Tag Archives: Acceptance of myself

No Perfect People

Once upon a time I had a fat prejudice. Worse, I was a baby boomer raised by a mother with a fat prejudice and I was married to a man with a fat prejudice. My mother liberally cautioned me about what other people would think and my husband told me point blank what he thought. Without a shadow of doubt, I knew that I would be acceptable only if I maintained my perfect weight and continually sucked in my stomach to present a perfect body. I was often hungry and lived with the motto, “you can never be too rich nor too thin.”

I am a baby boomer, so you may ask, “Why didn’t you just wear a girdle? Folks, I must confess, there were no girdles in my size. Even the control top pantyhose hung limp. I am now an aging baby boomer who has, of necessity and scientific logic, given up all hope of an hourglass figure, though I can still shop in the junior department and wear size 4 when I shop for women my own age. Four is the new 10, you know.

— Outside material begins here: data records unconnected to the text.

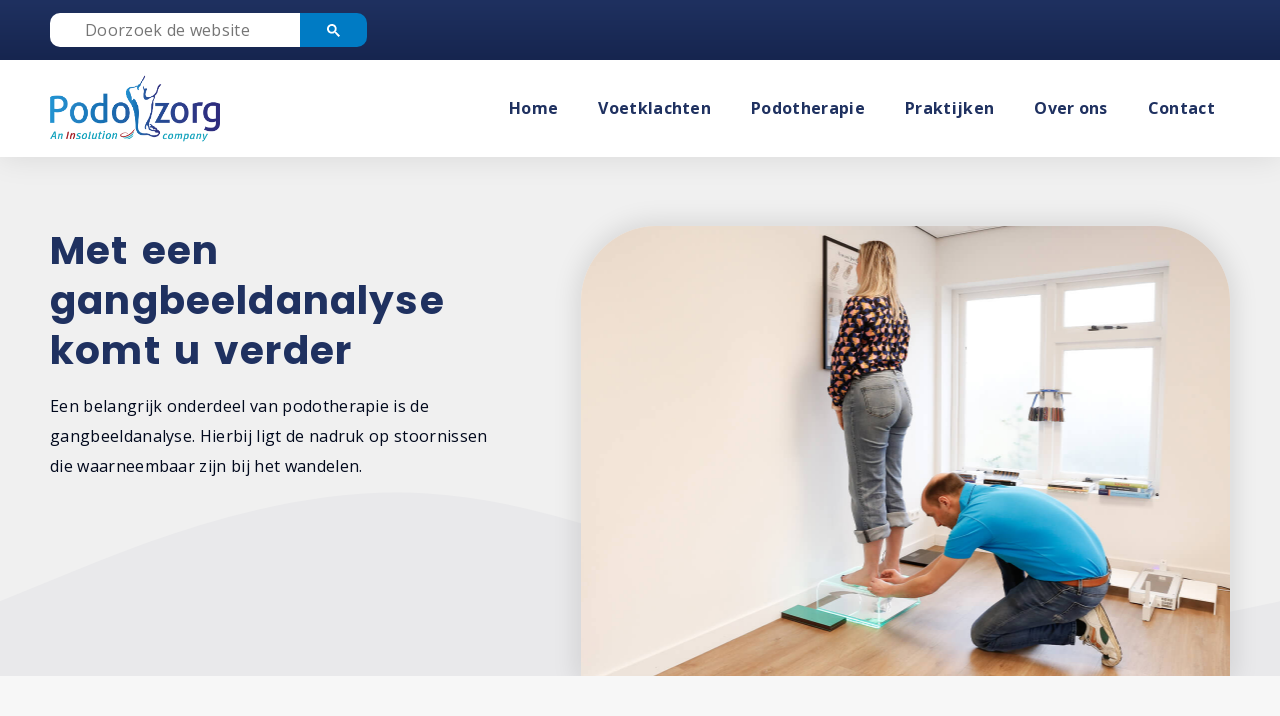

--- FILE ---
content_type: application/javascript
request_url: https://podozorg.nl/templates/podozorg/js/randomimage.js
body_size: -74
content:
$(window).on('load',function(){
	var randombgimages=["url(/../../../images/backgrounds/01.jpg?v2)", "url(/../../../images/backgrounds/02.jpg?v2)", "url(/../../../images/backgrounds/03.jpg?v2)", "url(/../../../images/backgrounds/04.jpg?v2)", "url(/../../../images/backgrounds/05.jpg?v2)", "url(/../../../images/backgrounds/06.jpg?v2)", "url(/../../../images/backgrounds/07.jpg?v2)", "url(/../../../images/backgrounds/08.jpg?v2)", "url(/../../../images/backgrounds/09.jpg)", "url(/../../../images/backgrounds/10.jpg)", "url(/../../../images/backgrounds/11.jpg)", "url(/../../../images/backgrounds/12.jpg)", "url(/../../../images/backgrounds/13.jpg)", "url(/../../../images/backgrounds/14.jpg)", "url(/../../../images/backgrounds/15.jpg)", "url(/../../../images/backgrounds/16.jpg)", "url(/../../../images/backgrounds/17.jpg)", "url(/../../../images/backgrounds/18.jpg)", "url(/../../../images/backgrounds/19.jpg)", "url(/../../../images/backgrounds/20.jpg)"];
	
	$(".randomimage").each(function(){
		var randomnum=Math.floor(Math.random()*randombgimages.length);
		$(this).css("background-image",randombgimages[randomnum]);
	});
});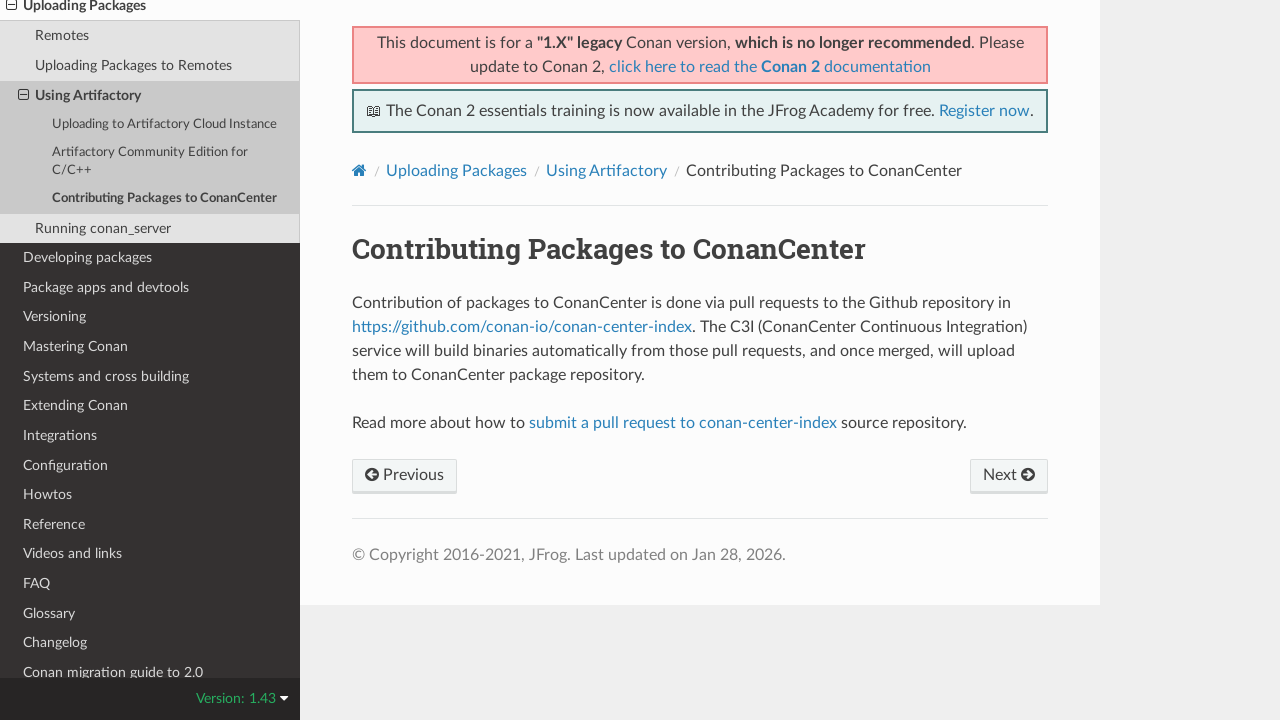

--- FILE ---
content_type: text/plain
request_url: https://c.6sc.co/?m=1
body_size: 194
content:
6suuid=96aa371729d2370003ec80699601000045ba0a00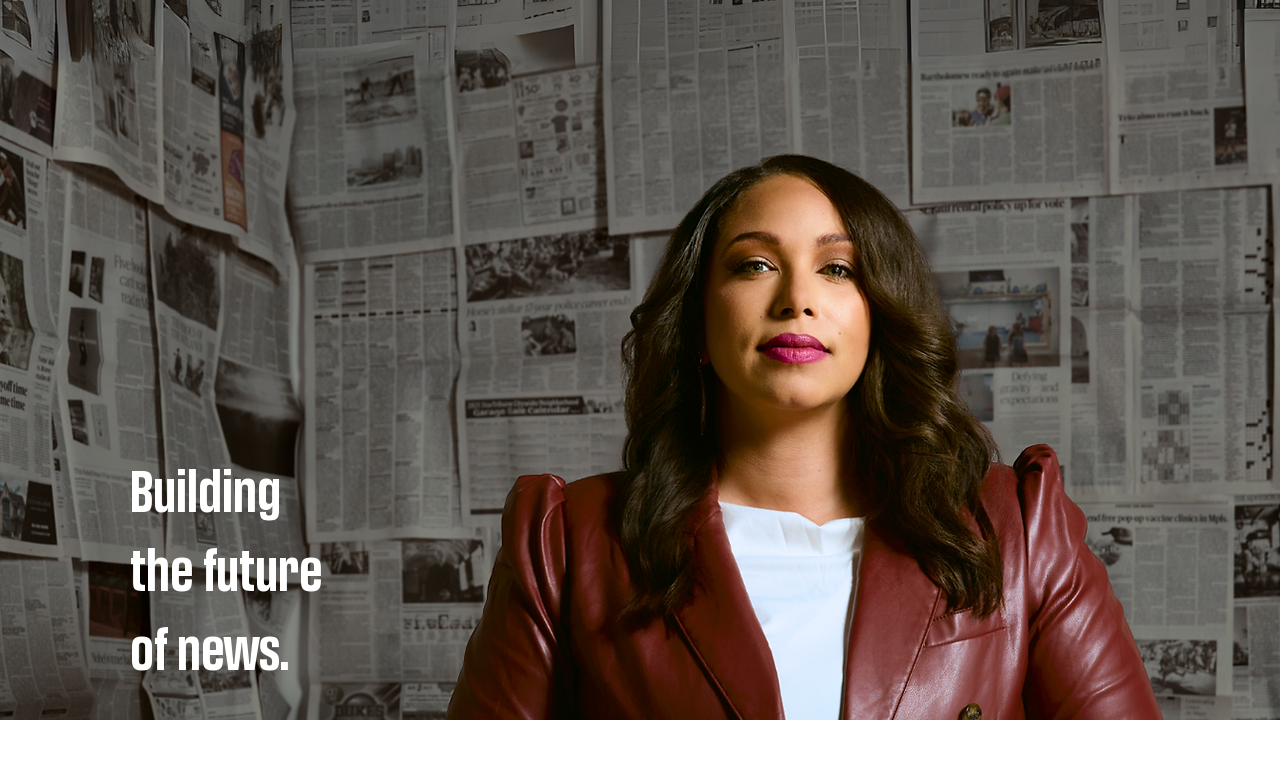

--- FILE ---
content_type: text/html; charset=utf-8
request_url: https://www.google.com/recaptcha/api2/aframe
body_size: 266
content:
<!DOCTYPE HTML><html><head><meta http-equiv="content-type" content="text/html; charset=UTF-8"></head><body><script nonce="VIuKT-0ZCck8pWcavo1DTw">/** Anti-fraud and anti-abuse applications only. See google.com/recaptcha */ try{var clients={'sodar':'https://pagead2.googlesyndication.com/pagead/sodar?'};window.addEventListener("message",function(a){try{if(a.source===window.parent){var b=JSON.parse(a.data);var c=clients[b['id']];if(c){var d=document.createElement('img');d.src=c+b['params']+'&rc='+(localStorage.getItem("rc::a")?sessionStorage.getItem("rc::b"):"");window.document.body.appendChild(d);sessionStorage.setItem("rc::e",parseInt(sessionStorage.getItem("rc::e")||0)+1);localStorage.setItem("rc::h",'1768909388871');}}}catch(b){}});window.parent.postMessage("_grecaptcha_ready", "*");}catch(b){}</script></body></html>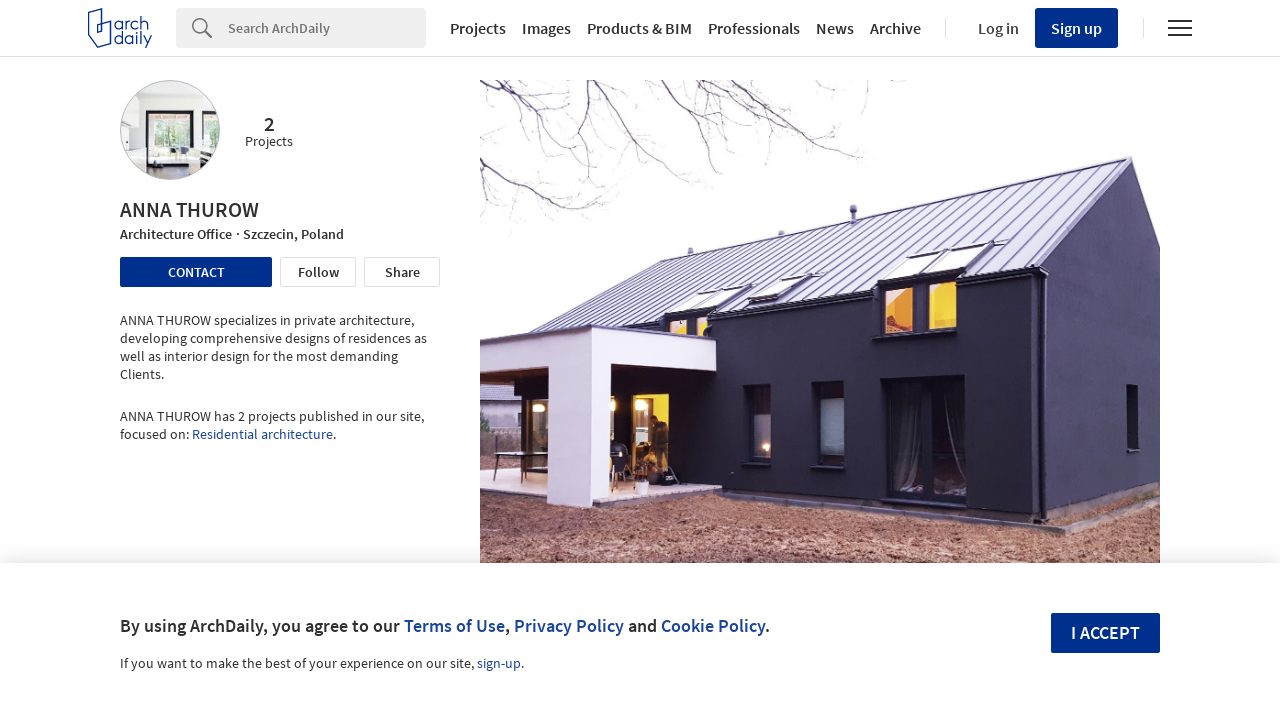

--- FILE ---
content_type: text/javascript;charset=utf-8
request_url: https://p1cluster.cxense.com/p1.js
body_size: 99
content:
cX.library.onP1('3fzmnlf2r4q2q1dbnpwmoe5179');


--- FILE ---
content_type: text/javascript;charset=utf-8
request_url: https://id.cxense.com/public/user/id?json=%7B%22identities%22%3A%5B%7B%22type%22%3A%22ckp%22%2C%22id%22%3A%22ml35nk78vmsjhg5i%22%7D%2C%7B%22type%22%3A%22lst%22%2C%22id%22%3A%223fzmnlf2r4q2q1dbnpwmoe5179%22%7D%2C%7B%22type%22%3A%22cst%22%2C%22id%22%3A%223fzmnlf2r4q2q1dbnpwmoe5179%22%7D%5D%7D&callback=cXJsonpCB1
body_size: 188
content:
/**/
cXJsonpCB1({"httpStatus":200,"response":{"userId":"cx:37njxzvxb9s8x3o5paj0ydk1il:2w8uta9k0pys6","newUser":true}})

I work on the front lines in a destination building, a place where folks of all ages, personalities, nationalities and physical descriptions pass through by the thousands every week. I see couples of every combination. Some fight. Some make it their business to annoy each other. But many are endearingly and enduringly matched like a pair of well-used work gloves. I see men who are not GQ models nor Rodin thinkers (yes, good looks and intellect are important to me). And I see women who love them anyway. I see women morbidly overweight, high maintenance, fashion illiterate. And I see men who love them anyway. People, it’s not the fat or thin that leads to happily ever after. Nor is success guaranteed by obeying every social rule your mama taught you.

Rather, I think happily ever after is an attitude of acceptance of the humanness of the other. There are no perfect people. Am I advocating you lower your standard to accept me? Or that I play blind to your flaws? Denying or overlooking is no more effective than lowering your body mass. I am old enough to know that I will not dilute my standard and settle ever again. I have lost two marriages and become cynical of ever meeting a man who would suit me – and I him. So what kind of attitude of acceptance am I talking about? Perhaps, just perhaps, it is an attitude of acceptance of the humanness of myself. If I ceased my harsh judgment of my own imperfections, would that render me more understanding and charitable toward others? It is worth thinking about.